#### What is needed:
Please reproduce the listing in its entirety, exactly as written, but without images.

#### Data section:
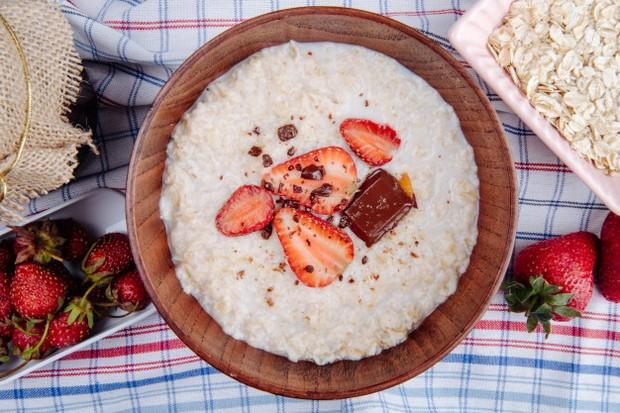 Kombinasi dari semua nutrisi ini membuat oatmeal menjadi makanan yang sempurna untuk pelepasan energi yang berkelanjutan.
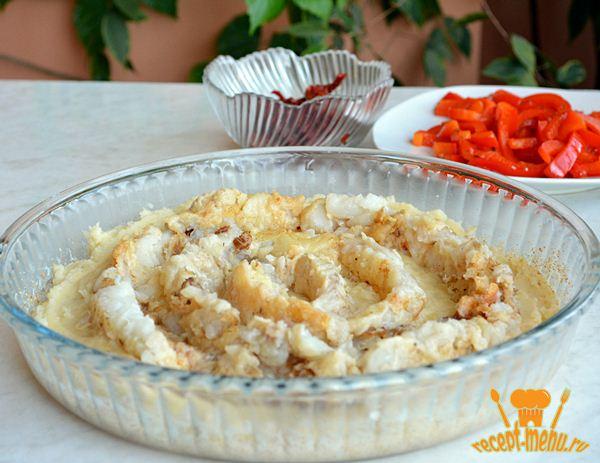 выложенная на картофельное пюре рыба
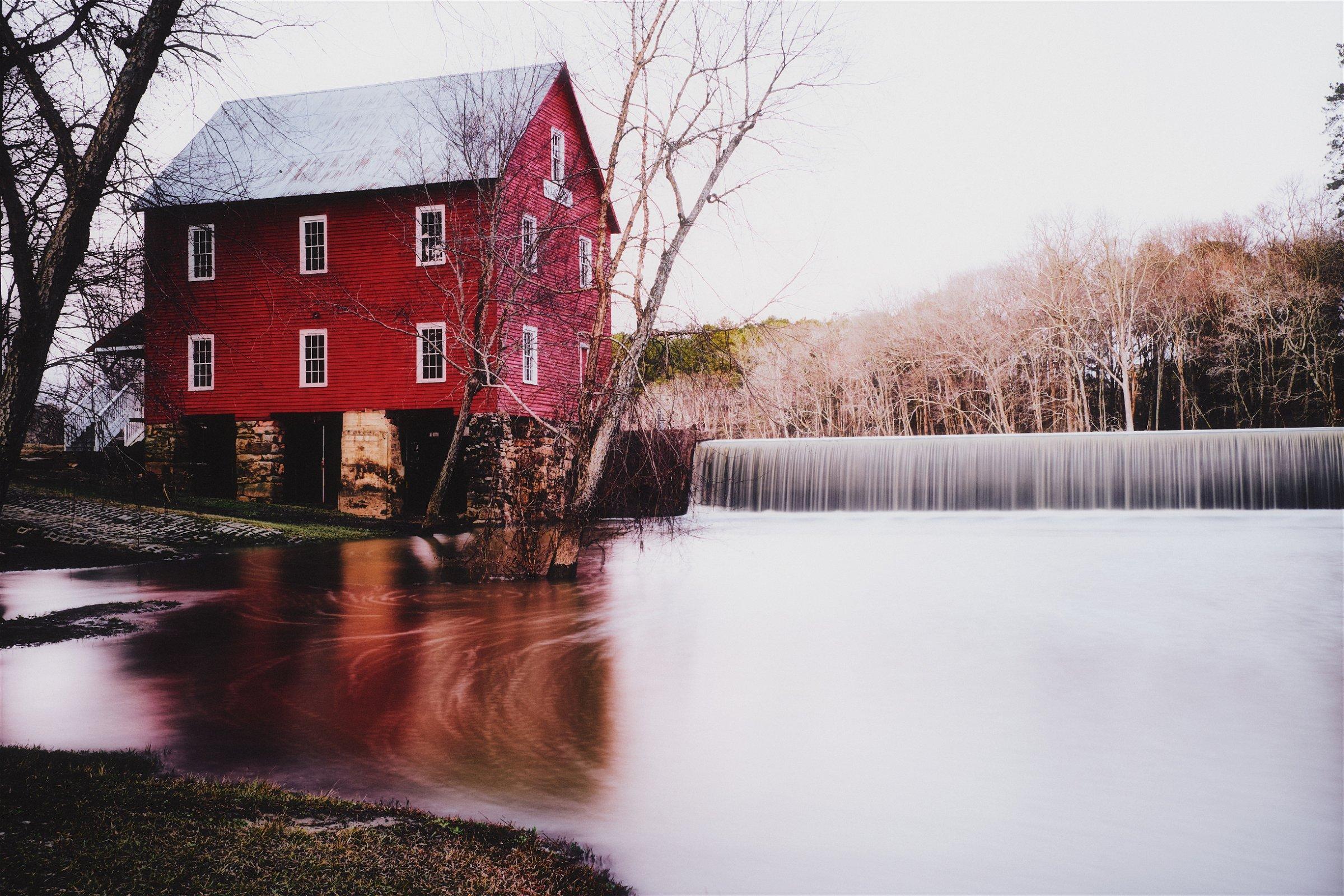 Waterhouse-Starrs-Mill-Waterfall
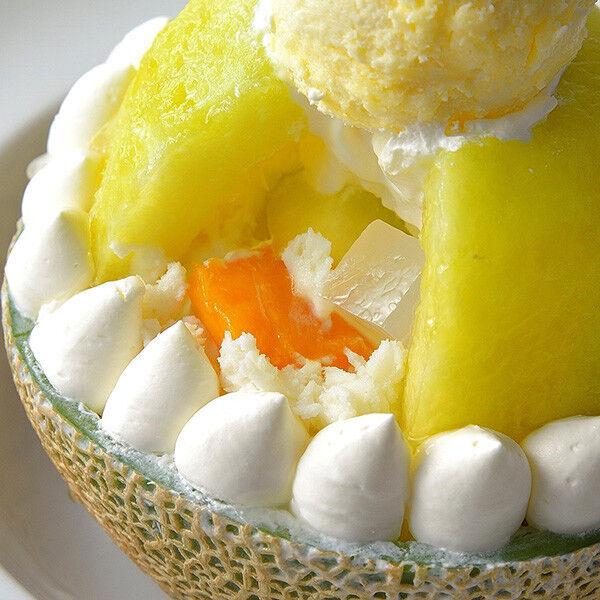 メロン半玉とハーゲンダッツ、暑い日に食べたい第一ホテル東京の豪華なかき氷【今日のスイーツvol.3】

#### Output for this task:
 Kombinasi dari semua nutrisi ini membuat oatmeal menjadi makanan yang sempurna untuk pelepasan energi yang berkelanjutan.
 выложенная на картофельное пюре рыба
 Waterhouse-Starrs-Mill-Waterfall
 メロン半玉とハーゲンダッツ、暑い日に食べたい第一ホテル東京の豪華なかき氷【今日のスイーツvol.3】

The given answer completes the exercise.